Howard, who ruptured his Achilles tendon in the team's final playoff loss to the St. Louis Cardinals, has been hampered by a superficial wound infection, which stalled his progress. Following a minor surgical procedure in late February to clean out the infection, Howard was returned to a walking boot for additional time and restrictions were placed on his physical activity. Wound specialists were consulted to help ensure that healing continued as expected. Recently, Howard was given the green light to move forward with his activity and he is heading to Clearwater, Fla., to try to do just that. The plan is to gradually increase baseball activities and continue to build strength in the leg. The Phillies are naturally staying away from any timetable for Howard to rejoin the team.
Utley began this season much as he did the last one, on the DL due to discomfort in his knees associated with patellar chondromalacia, a softening of the cartilage under the kneecap. He has been working with a physical therapist in Arizona and mostly staying out of range of the media. When the Phillies traveled to Arizona last week, Utley joined his teammates for some batting practice and even spoke with reporters. According to the Philadelphia Inquirer, Utley said he is feeling good and is stronger than at this time last year. "Last year, I went with the mindset of getting everything loose and not trying to make my legs tight," Utley said. "Right now, we're trying to gain strength and continue to keep my legs loose."

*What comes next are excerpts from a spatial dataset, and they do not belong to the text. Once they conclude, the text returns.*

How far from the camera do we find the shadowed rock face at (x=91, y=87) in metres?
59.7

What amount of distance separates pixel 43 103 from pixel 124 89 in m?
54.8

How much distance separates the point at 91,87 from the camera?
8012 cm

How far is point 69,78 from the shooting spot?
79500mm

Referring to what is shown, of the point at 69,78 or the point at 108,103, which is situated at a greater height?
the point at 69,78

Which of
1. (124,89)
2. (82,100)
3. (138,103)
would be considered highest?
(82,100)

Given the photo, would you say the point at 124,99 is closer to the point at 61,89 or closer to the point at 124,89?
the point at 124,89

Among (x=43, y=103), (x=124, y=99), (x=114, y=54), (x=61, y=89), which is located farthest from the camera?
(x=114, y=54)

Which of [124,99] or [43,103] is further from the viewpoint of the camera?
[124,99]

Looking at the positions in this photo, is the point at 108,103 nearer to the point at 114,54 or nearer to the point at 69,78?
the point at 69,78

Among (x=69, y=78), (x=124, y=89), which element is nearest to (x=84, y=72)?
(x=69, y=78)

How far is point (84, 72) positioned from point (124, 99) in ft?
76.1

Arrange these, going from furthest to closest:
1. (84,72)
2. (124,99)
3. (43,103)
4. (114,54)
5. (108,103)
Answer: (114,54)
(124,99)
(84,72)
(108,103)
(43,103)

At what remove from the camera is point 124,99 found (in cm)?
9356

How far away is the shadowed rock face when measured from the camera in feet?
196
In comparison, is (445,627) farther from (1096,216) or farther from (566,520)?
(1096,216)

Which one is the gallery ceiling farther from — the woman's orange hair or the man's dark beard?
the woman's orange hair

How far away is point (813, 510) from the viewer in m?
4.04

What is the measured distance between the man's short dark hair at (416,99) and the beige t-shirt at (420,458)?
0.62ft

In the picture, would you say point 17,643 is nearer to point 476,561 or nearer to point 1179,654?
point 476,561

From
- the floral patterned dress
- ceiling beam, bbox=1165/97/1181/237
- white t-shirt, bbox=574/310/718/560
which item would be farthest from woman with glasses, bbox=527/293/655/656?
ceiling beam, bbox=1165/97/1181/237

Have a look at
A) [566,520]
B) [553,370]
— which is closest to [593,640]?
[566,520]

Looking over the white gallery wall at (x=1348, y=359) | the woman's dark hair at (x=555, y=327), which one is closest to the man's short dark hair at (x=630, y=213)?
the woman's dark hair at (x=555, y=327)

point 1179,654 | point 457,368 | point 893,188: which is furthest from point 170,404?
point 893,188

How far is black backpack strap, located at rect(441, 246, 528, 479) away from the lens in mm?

Phillies general manager Ruben Amaro Jr. told the Wilmington News Journal that Utley is expected to rejoin the team within the next week, but only to perform pregame workouts and continue his rehab with head athletic trainer Scott Sheridan, nothing more. Once Utley is ready, he will then head to Florida and work his way back toward more rigorous baseball activity including eventual game play. It would appear he is still quite a ways off from game action and he remains without a formal timetable. Each advancement is predicated on Utley remaining relatively symptom-free from one phase to the next, something no one can predict. Still, the Phillies are encouraged that Utley will soon be one step further along in his recovery path.
The bottom line is that there is no more definitive return date for either Howard or Utley than there was a month ago. There are still multiple hurdles for each player to overcome and with those come the possibility of setbacks, but there is also something now that brightens the picture for both: progress. Real, tangible progress.
Nationals now down two closers
Rob Grabowski/US PresswireBrad Lidge was just 2-for-4 in save chances sharing the closer's role with Henry Rodriguez.
The Washington Nationals lost Drew Storen to an elbow issue before the season even started (he then underwent surgery in April to remove a bone fragment and he continues his rehab efforts). Now Brad Lidge has joined Storen on the DL. Lidge, who had been dealing with vertigo not so long ago, now has an abdominal strain. According to The Washington Post, Lidge actually began feeling discomfort in the lower abdominal region earlier this season, but the pain recently took a turn for the worse. Lidge was headed to Philadelphia to consult with the surgeon who operated on teammate Ryan Zimmerman last year for a similar injury. That surgeon is Dr. William Meyers, widely regarded as the leading expert on injuries of this nature, commonly referred to as "sports hernias." In fact, Meyers is encouraging a shift away from that term to the term "athletic pubalgia," which as he notes, "is harder to pronounce but probably more accurate in its description," in that it describes pain in the pubic region (groin, lower abdomen) typically experienced during athletic activities. These symptoms can be attributed to a variety of causes, including but not limited to muscular tears, so the detailed workup Lidge will undergo in Philadelphia will help clarify the nature of the problem.
There has been no word on the results of Lidge's visit as of yet, so it is too soon to speculate whether surgery will, in fact, be in order. Even if surgery is recommended, the length of time to return to baseball will depend to some degree on what structures are involved. In the meantime, closer duties have now shifted to Henry Rodriguez full-time (after he had shared the role with Lidge). The Nationals have to be hoping from a health perspective that the third guy's the charm.